Print the entries underneath word for word, omitting whatever pictures they contain.

» **Plain-text document sources**:
========

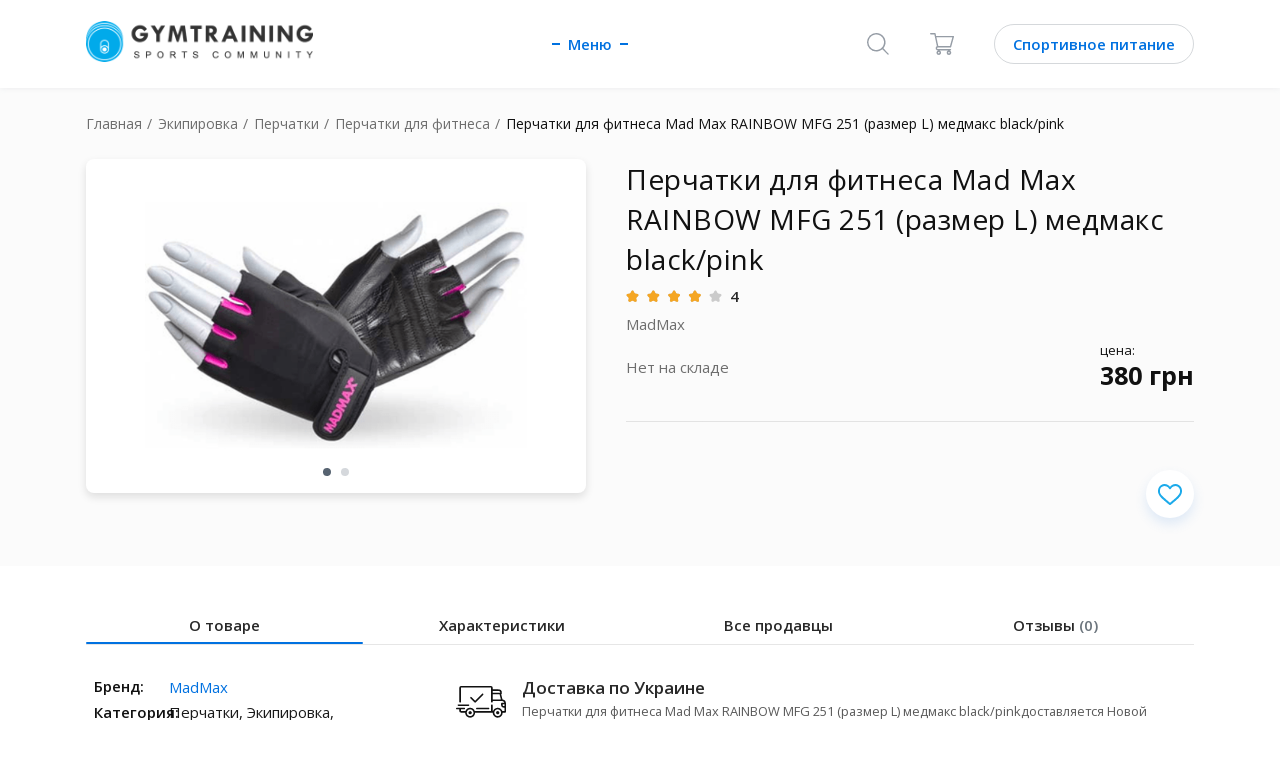

--- FILE ---
content_type: image/svg+xml
request_url: https://static.gym-training.com/img/pay-2.svg?06f547983977255ca96c043eea27446f
body_size: 1410
content:
<svg height="32" viewBox="0 0 32 32" width="32" xmlns="http://www.w3.org/2000/svg"><g fill="none" fill-rule="evenodd"><circle cx="16" cy="16" fill="#003473" r="16"/><g fill="#009ddd"><path d="m15.635 20.871a6.896 6.896 0 0 0 2.28-5.13 6.95 6.95 0 0 0 -2.28-5.143 6.867 6.867 0 0 0 -4.64-1.792 6.94 6.94 0 0 0 -6.936 6.935c0 3.827 3.109 6.921 6.935 6.921 1.792 0 3.42-.678 4.641-1.791z"/><path d="m15.635 20.871a6.896 6.896 0 0 0 2.28-5.13 6.95 6.95 0 0 0 -2.28-5.143v10.272z"/></g><path d="m20.246 8.776a6.907 6.907 0 0 0 -4.636 1.78 8.85 8.85 0 0 0 -.69.73h1.393c.19.228.365.485.527.728h-2.447c-.148.243-.283.486-.405.728h3.244c.108.243.216.486.297.729h-3.824a6.58 6.58 0 0 0 -.203.741h4.23c.094.46.15.958.15 1.457 0 .755-.123 1.498-.353 2.185h-3.824c.08.243.175.486.283.729h3.244c-.121.243-.243.499-.392.728h-2.447c.163.257.339.5.528.729h1.392c-.216.256-.446.499-.703.728a6.904 6.904 0 0 0 4.636 1.78 6.88 6.88 0 0 0 6.893-6.879 6.892 6.892 0 0 0 -6.893-6.893z" fill="#ed1c2e"/><g fill="#fff"><path d="m24.788 17.461c0-.273.243-.484.515-.484.274 0 .485.211.485.484 0 .274-.212.516-.485.516a.532.532 0 0 1 -.515-.516zm.515.395c.212 0 .364-.182.364-.395a.35.35 0 0 0 -.364-.363c-.212 0-.392.152-.392.363a.4.4 0 0 0 .392.395zm-.06-.182h-.121v-.425h.181c.06 0 .091 0 .122.03.03.03.06.06.06.092 0 .06-.03.121-.091.121l.09.182h-.121l-.06-.152h-.06zm0-.242h.12v-.093h-.12z" fill-rule="nonzero"/><path d="m10.11 17.423h-.867l.515-2.688-1.18 2.688h-.786l-.135-2.674-.515 2.674h-.787l.665-3.498h1.355l.067 2.16.95-2.16h1.395zm9.623-.04c-.244.067-.42.094-.624.094-.433 0-.678-.216-.678-.621 0-.081.014-.163.027-.257l.054-.284.042-.216.392-2.174h.854l-.121.648h.446l-.121.69h-.447l-.217 1.187c-.014.055-.027.095-.027.122 0 .149.095.216.298.216a.988.988 0 0 0 .23-.027zm2.507-2.783c-.068-.027-.08-.027-.094-.027-.041-.014-.068-.014-.068-.027h-.095c-.285 0-.488.122-.746.459l.081-.432h-.786l-.529 2.85h.868c.312-1.743.434-2.053.854-2.053.027 0 .068.013.108.013l.095.027zm-5.923.878c0 .351.203.607.664.784.353.148.407.188.407.324 0 .175-.163.256-.501.256-.258 0-.502-.04-.787-.12l-.108.66h.04l.15.041c.053 0 .134.014.23.014.203.026.366.026.488.026.908 0 1.342-.297 1.342-.945 0-.392-.177-.621-.624-.797-.366-.135-.406-.175-.406-.31 0-.148.149-.23.433-.23.163 0 .406.014.623.04l.122-.647a5.22 5.22 0 0 0 -.759-.054c-.975 0-1.314.431-1.314.958z"/><path d="m12.902 17.423h-.705l.014-.298c-.217.23-.515.338-.908.338-.46 0-.786-.31-.786-.77 0-.689.555-1.094 1.518-1.094.094 0 .216 0 .352.014.027-.094.027-.135.027-.175 0-.19-.15-.257-.556-.257-.244 0-.514.027-.705.068l-.121.04-.082.013.122-.634c.434-.109.705-.149 1.03-.149.745 0 1.125.283 1.125.824 0 .148-.013.256-.067.567l-.176 1.013-.028.175-.027.15-.014.094-.013.08zm-.624-1.27c-.095-.013-.135-.013-.19-.013-.488 0-.731.148-.731.432 0 .175.108.297.297.297.354 0 .61-.297.624-.716zm3.456 1.202a3.291 3.291 0 0 1 -.881.121c-.961 0-1.464-.446-1.464-1.283 0-.972.638-1.688 1.505-1.688.705 0 1.153.405 1.153 1.026 0 .216-.028.42-.095.703h-1.722v.095c0 .324.244.5.745.5.312 0 .597-.055.895-.176zm-.46-1.688v-.148c0-.23-.15-.365-.407-.365-.271 0-.461.189-.543.513zm9.649.459c-.135.945-.8 1.364-1.68 1.364-.962 0-1.355-.58-1.355-1.31 0-1 .664-1.689 1.694-1.689.894 0 1.369.568 1.369 1.283 0 .177 0 .19-.028.352zm-.894-.365c0-.297-.122-.566-.474-.566-.434 0-.705.512-.705.972 0 .378.19.635.488.635.19 0 .597-.257.664-.69.027-.108.027-.229.027-.35z" fill-rule="nonzero"/></g></g></svg>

========

» **Result for this task**:
--- FILE ---
content_type: image/svg+xml
request_url: https://static.gym-training.com/img/pay-2.svg?06f547983977255ca96c043eea27446f
body_size: 1410
content:
<svg height="32" viewBox="0 0 32 32" width="32" xmlns="http://www.w3.org/2000/svg"><g fill="none" fill-rule="evenodd"><circle cx="16" cy="16" fill="#003473" r="16"/><g fill="#009ddd"><path d="m15.635 20.871a6.896 6.896 0 0 0 2.28-5.13 6.95 6.95 0 0 0 -2.28-5.143 6.867 6.867 0 0 0 -4.64-1.792 6.94 6.94 0 0 0 -6.936 6.935c0 3.827 3.109 6.921 6.935 6.921 1.792 0 3.42-.678 4.641-1.791z"/><path d="m15.635 20.871a6.896 6.896 0 0 0 2.28-5.13 6.95 6.95 0 0 0 -2.28-5.143v10.272z"/></g><path d="m20.246 8.776a6.907 6.907 0 0 0 -4.636 1.78 8.85 8.85 0 0 0 -.69.73h1.393c.19.228.365.485.527.728h-2.447c-.148.243-.283.486-.405.728h3.244c.108.243.216.486.297.729h-3.824a6.58 6.58 0 0 0 -.203.741h4.23c.094.46.15.958.15 1.457 0 .755-.123 1.498-.353 2.185h-3.824c.08.243.175.486.283.729h3.244c-.121.243-.243.499-.392.728h-2.447c.163.257.339.5.528.729h1.392c-.216.256-.446.499-.703.728a6.904 6.904 0 0 0 4.636 1.78 6.88 6.88 0 0 0 6.893-6.879 6.892 6.892 0 0 0 -6.893-6.893z" fill="#ed1c2e"/><g fill="#fff"><path d="m24.788 17.461c0-.273.243-.484.515-.484.274 0 .485.211.485.484 0 .274-.212.516-.485.516a.532.532 0 0 1 -.515-.516zm.515.395c.212 0 .364-.182.364-.395a.35.35 0 0 0 -.364-.363c-.212 0-.392.152-.392.363a.4.4 0 0 0 .392.395zm-.06-.182h-.121v-.425h.181c.06 0 .091 0 .122.03.03.03.06.06.06.092 0 .06-.03.121-.091.121l.09.182h-.121l-.06-.152h-.06zm0-.242h.12v-.093h-.12z" fill-rule="nonzero"/><path d="m10.11 17.423h-.867l.515-2.688-1.18 2.688h-.786l-.135-2.674-.515 2.674h-.787l.665-3.498h1.355l.067 2.16.95-2.16h1.395zm9.623-.04c-.244.067-.42.094-.624.094-.433 0-.678-.216-.678-.621 0-.081.014-.163.027-.257l.054-.284.042-.216.392-2.174h.854l-.121.648h.446l-.121.69h-.447l-.217 1.187c-.014.055-.027.095-.027.122 0 .149.095.216.298.216a.988.988 0 0 0 .23-.027zm2.507-2.783c-.068-.027-.08-.027-.094-.027-.041-.014-.068-.014-.068-.027h-.095c-.285 0-.488.122-.746.459l.081-.432h-.786l-.529 2.85h.868c.312-1.743.434-2.053.854-2.053.027 0 .068.013.108.013l.095.027zm-5.923.878c0 .351.203.607.664.784.353.148.407.188.407.324 0 .175-.163.256-.501.256-.258 0-.502-.04-.787-.12l-.108.66h.04l.15.041c.053 0 .134.014.23.014.203.026.366.026.488.026.908 0 1.342-.297 1.342-.945 0-.392-.177-.621-.624-.797-.366-.135-.406-.175-.406-.31 0-.148.149-.23.433-.23.163 0 .406.014.623.04l.122-.647a5.22 5.22 0 0 0 -.759-.054c-.975 0-1.314.431-1.314.958z"/><path d="m12.902 17.423h-.705l.014-.298c-.217.23-.515.338-.908.338-.46 0-.786-.31-.786-.77 0-.689.555-1.094 1.518-1.094.094 0 .216 0 .352.014.027-.094.027-.135.027-.175 0-.19-.15-.257-.556-.257-.244 0-.514.027-.705.068l-.121.04-.082.013.122-.634c.434-.109.705-.149 1.03-.149.745 0 1.125.283 1.125.824 0 .148-.013.256-.067.567l-.176 1.013-.028.175-.027.15-.014.094-.013.08zm-.624-1.27c-.095-.013-.135-.013-.19-.013-.488 0-.731.148-.731.432 0 .175.108.297.297.297.354 0 .61-.297.624-.716zm3.456 1.202a3.291 3.291 0 0 1 -.881.121c-.961 0-1.464-.446-1.464-1.283 0-.972.638-1.688 1.505-1.688.705 0 1.153.405 1.153 1.026 0 .216-.028.42-.095.703h-1.722v.095c0 .324.244.5.745.5.312 0 .597-.055.895-.176zm-.46-1.688v-.148c0-.23-.15-.365-.407-.365-.271 0-.461.189-.543.513zm9.649.459c-.135.945-.8 1.364-1.68 1.364-.962 0-1.355-.58-1.355-1.31 0-1 .664-1.689 1.694-1.689.894 0 1.369.568 1.369 1.283 0 .177 0 .19-.028.352zm-.894-.365c0-.297-.122-.566-.474-.566-.434 0-.705.512-.705.972 0 .378.19.635.488.635.19 0 .597-.257.664-.69.027-.108.027-.229.027-.35z" fill-rule="nonzero"/></g></g></svg>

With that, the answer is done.